Written by: Greg Ellifritz
Jared Reston is a sheriff’s deputy and firearms trainer from Florida. I’ve never personally trained with him or his crew, but they have a very good reputation in the training community. Reston himself is famous for winning a remarkable gunfight where the criminal shot him seven times. Read a short summary of Reston’s gunfight at Shots Fired: Jacksonville, Florida 01/26/2008.
While reading my RSS feed a few weeks ago, I came across the following article that describes the Reston Group’s pistol shooting standards. Check out the article before continuing.
I read about that drill at the perfect time. As a retired guy, I spent most of the winter living in Brazil, Mexico, and the Dominican Republic. Those destinations are all amazing, but living there had a drawback. I couldn’t shoot. I couldn’t even dryfire. It was illegal for me to take a gun or something like a SIRT pistol into the countries where I stayed. My shooting skills diminished without regular practice.

### Available data

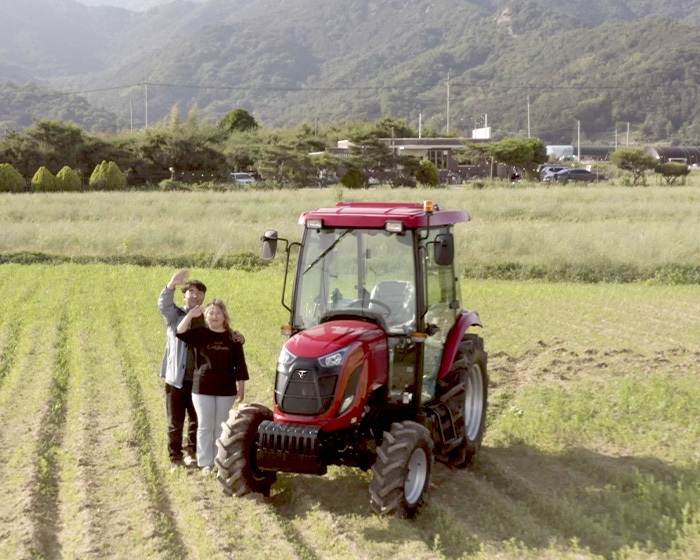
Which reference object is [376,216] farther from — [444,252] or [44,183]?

### Stated task
From the post on Jared Reston and his pistol standards, transcribe everything from "While reading my" down to "without regular practice.".

### Right answer
While reading my RSS feed a few weeks ago, I came across the following article that describes the Reston Group’s pistol shooting standards. Check out the article before continuing.
I read about that drill at the perfect time. As a retired guy, I spent most of the winter living in Brazil, Mexico, and the Dominican Republic. Those destinations are all amazing, but living there had a drawback. I couldn’t shoot. I couldn’t even dryfire. It was illegal for me to take a gun or something like a SIRT pistol into the countries where I stayed. My shooting skills diminished without regular practice.